Main Points:
- China’s government, led by the People’s Bank of China (PBOC), is evaluating a yuan-pegged stablecoin to reduce dollar dependency and support the renminbi’s global role.
- Hong Kong’s new Stablecoins Bill, effective August 1, 2025, will issue a limited number of licenses for fiat-backed tokens, acting as a pilot zone.
- Only one of China’s four state-owned banks is expected to secure an initial license amid strict anti–money laundering and reserve adequacy criteria.
- Offshore yuan-denominated stablecoins are under consideration, with Hong Kong already accounting for 41% of the offshore RMB market in 2024 (Figure 1).
- Capital flight concerns and regulatory caution mean China’s stablecoin growth may lag U.S. dollar–backed counterparts.
- Market opportunities exist for crypto investors seeking yield products, trade-finance improvements, and blockchain-based payment efficiencies.
Introduction: Strategic Drivers Behind China’s Stablecoin Move
China’s central bank, the PBOC, under Governor Pan Gongsheng, is weighing the creation of a yuan-pegged stablecoin as part of a broader effort to internationalize the renminbi and challenge the U.S. dollar’s dominance in global payments. In June, Pan lauded stablecoins for their capacity to “fundamentally transform traditional payment systems”. The push follows Hong Kong’s enactment of the Stablecoins Bill in May 2025, which legalizes fiat-backed token issuance and establishes stringent regulatory requirements.
Despite a continued ban on private cryptocurrency trading on the mainland, Beijing sees state-backed stablecoins as a tool to facilitate cross-border payments, enhance trade finance, and potentially stem capital outflows by offering an on-chain alternative to USD-pegged digital assets.
Hong Kong’s Regulatory Framework: A Pilot for Stablecoin Innovation
Hong Kong’s Stablecoins Ordinance, to take effect August 1 2025, will grant “a few” licenses to issuers that meet rigorous criteria covering AML protocols, reserve transparency, and redemption processes. Applications opened in early August and will remain open for three months; approved entities can continue operations under provisional status until January 31, 2026.

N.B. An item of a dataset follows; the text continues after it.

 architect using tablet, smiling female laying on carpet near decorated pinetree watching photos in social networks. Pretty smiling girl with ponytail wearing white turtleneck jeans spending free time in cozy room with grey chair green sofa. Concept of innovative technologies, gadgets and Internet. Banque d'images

The Hong Kong Monetary Authority (HKMA) has signaled a cautious rollout: only a single-digit number of licenses will be granted initially, with antipathy toward market speculation guiding its conservative approach. This regulatory sandbox aims to ensure stability before broader adoption, focusing on business-to-business use cases such as trade and institutional payments.
State-Owned Banks in Focus: Limited Initial Participation
Within China’s banking sector, only one of the “Big Four” state-owned banks is expected to receive a stablecoin license in the first phase, reflecting Beijing’s tight control over capital outflows and compliance monitoring. State-linked enterprises have shown interest, but regulators insist that “all stablecoin projects implemented in China must align with national conditions,” ensuring any issuance remains under state oversight.
This selective licensing strategy underscores the government’s dual objectives: leveraging blockchain innovation for international payments while preserving capital controls that guard against rapid outflows and speculative use.
Offshore Yuan Stablecoins: Expanding the Renminbi’s Reach
In parallel, Chinese authorities are considering offshore renminbi (CNH)–backed stablecoins. Hong Kong, the primary CNH hub, accounted for 41% of the offshore RMB trading volume in 2024, followed by the U.K. (22%), Singapore (16%), the U.S. (11%), and other centers (10%).
Insert Figure 1 here

This pie chart illustrates the geographic distribution of offshore CNH transactions, highlighting Hong Kong’s central role. By enabling CNH stablecoins, China aims to streamline cross-border settlement, reducing reliance on traditional correspondent banking and SWIFT channels.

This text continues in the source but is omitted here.